腹上死。いわゆる、性行為中に死を遂げた場合の死因である。ゲスリッチは信じ難い表情でヘレナの尻を凝視する。
「腹上死!? あの奥様、相当凄いのか?」
「ああ、噂だとな」
「いや、それはある意味羨ましいな」
「執事の噂では、夜な夜なあえぎ声が響いてたらしい」
「はぁ……はぁ……」
そんな会話を聞きながら、欲情が抑えきれずに息が切れる。なにかがおかしい。この、沸るような熱い感情はなんだ。歳とともに忘れかけていた、この童貞感丸出しの14歳かのような、ギラついた欲望が破裂しそうになる。

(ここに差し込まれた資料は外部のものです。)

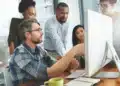 Equipe discutindo em escritório moderno, focados em tarefa na tela do computador.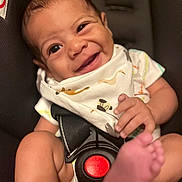 Blake joined the competition — help win amazing prizes! baby, smiling, car_seat, infant, bib, foot, hand, face, cute, happy, child, seat_belt, clothing, diaper, skin, person, portrait, indoor, closeup, expression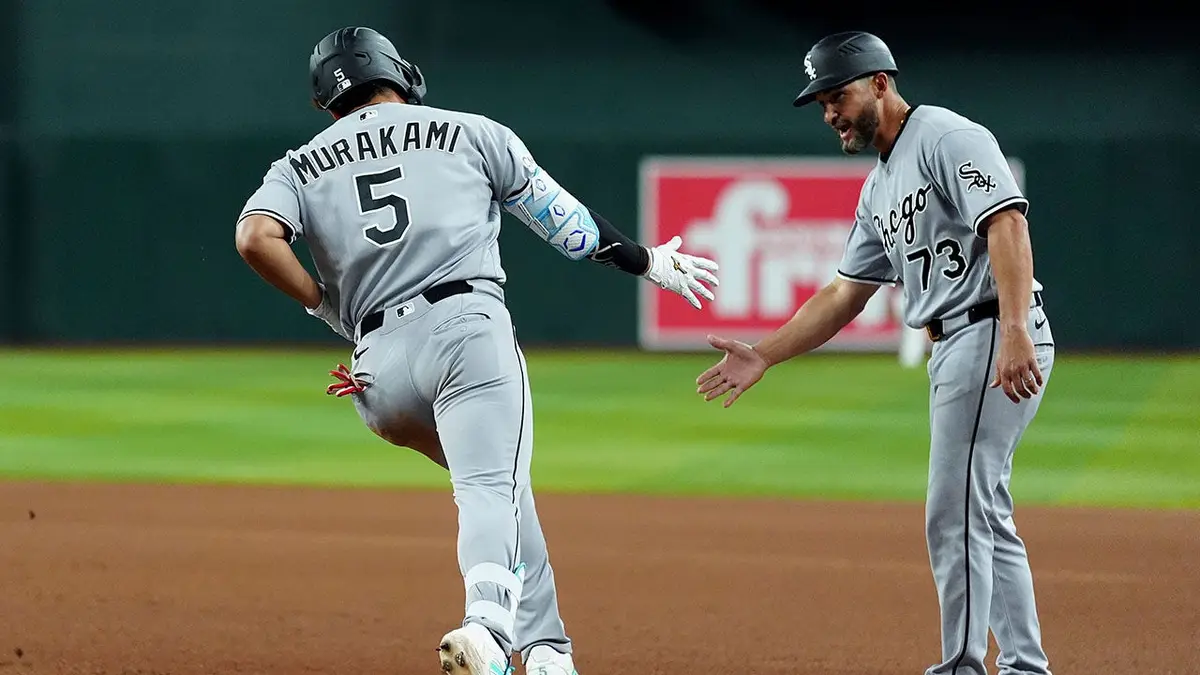 Munetaka Murakami celebrating home run with Jose Leger during baseball game in Phoenix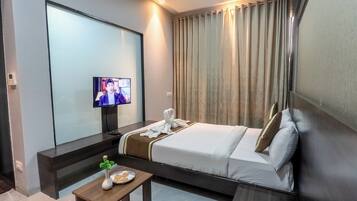 Deluxe-Einzelzimmer | Zimmersafe, laptopgeeigneter Arbeitsplatz, Bügeleisen/Bügelbrett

「おいおい……そりゃ、奥さん寂しいな。夜、どうするんだ?」
「お前が相手してやりゃいいんじゃねぇか?」
「……君たち。失敬じゃないかね」
これ以上、そんな話を聞くのは耐えられない。ゲスリッチは、噂していた者たちを睨みつける。
「も、申し訳ありません」
「わきまえたまえ。ここは、厳粛な葬儀の場だ」
そう注意をして、何度も何度も自分にも言い聞かせる。そうだ。こんな厳粛な場で、しかも、唯一無二の親友の死を前にして、あり得ないだろう。

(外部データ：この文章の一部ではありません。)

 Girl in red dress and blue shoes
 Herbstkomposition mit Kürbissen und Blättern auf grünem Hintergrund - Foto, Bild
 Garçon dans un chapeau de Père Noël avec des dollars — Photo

マスレーヌを偲ぶのだ。今日はそのために来たのではないか。うん、そうだ。彼と過ごした青春の日々を追憶しながら、再び視線をヘレナへと向かわせる。
「……っ」
――なんて、熟れたお尻だろうか。
そして。
そんな視線に気づいたのだろうか。ヘレナと目が合ってしまった。
「あの……どうかされまして?」
「い、いや。申し訳ない」
反射的に謝ってしまい、ゲスリッチは後悔した。なにもしていないのに、謝るというのはなにか後ろ暗い事があるみたいではないか。
腹上死……か。
「えっ?」
「い、いえ。なんでもありません。ははっ」
「……そうですか。あっ、そうだ」
なにか思いついたように。プリプリとプリ尻を震わせながら、ヘレナが近づいてくる。
「葬儀後の晩餐ですが、よろしければご一緒にいかがでしょうか? 今日は、主人とゲスリッチ様の昔話を聞きたいです」
「……っ、も、もちろんです」
そう答えながら、密かに『誘っているのではないか』という想いが脳内を駆け巡る。しかし、そんな訳がない。彼女は夫に先立たれた未亡人……
未亡人。
「ぐっ……」
「ど、どうかされまして?」
「ちょ……ちょっとだけお腹が」
ゲスリッチは前屈みでお腹を抑える。
「だ、大丈夫ですか?」
「ええ。ご心配なさらず。とにかく、わかりましたから。では、晩餐で」
ゲスリッチは慌てて前屈みで、自らの席まで戻った。
・・・
そして、葬儀後。なんとか、平静を取り戻したゲスリッチはマスレーヌの城へ到着した。
「よくおいでくださいました。執事のモズコールでございます」
「ゲスリッチです。今日は、お招きいただきありがとうございます」
「では、早速お部屋へと案内します」
モズコールは優雅に先導して、部屋へと案内した。
「晩餐までは、もう少し時がございます。どうぞ、好きに散策いただき、亡きマスレーヌを偲んでいただければと思います」
「ありがとう」
執事は華麗にお辞儀をして、去って行った。
それから、数十分が経過し手持ち無沙汰になったので、部屋の外へと出てみた。主人がいないので、妙に閑散とした城内が寂しい。あらためて、ゲスリッチは親友のいない喪失感に浸りながら、城内を歩く。
その時。
「あなた……なぜ、逝ってしまったの」
司書室から声がした。
ヘレナの声だ。
「……」
ドクン。
かつてないほどの高揚感が、モドリッチを支配する。恐る恐るその扉を開けると、ヘレナが人知れず泣いていた。
「……」
人前では決して涙を見せずに。
なんて、可憐な女性だろうか。
ゲスリッチは、下種びた感情を振り払い、そのまま扉を閉めようとした。
しかし。
その時、ヘレナが人目を気にしながら本棚を横にずらして、出てきた扉を開けた。
隠し部屋だ。
モドリッチは、またしても、興奮した。こんな人知れずの隠し部屋が、なんでこんなところに。
いったい、彼女はなにをしているのだろうか。
気がつけば。
ゲスリッチは隠し部屋の扉に、へばりついていた。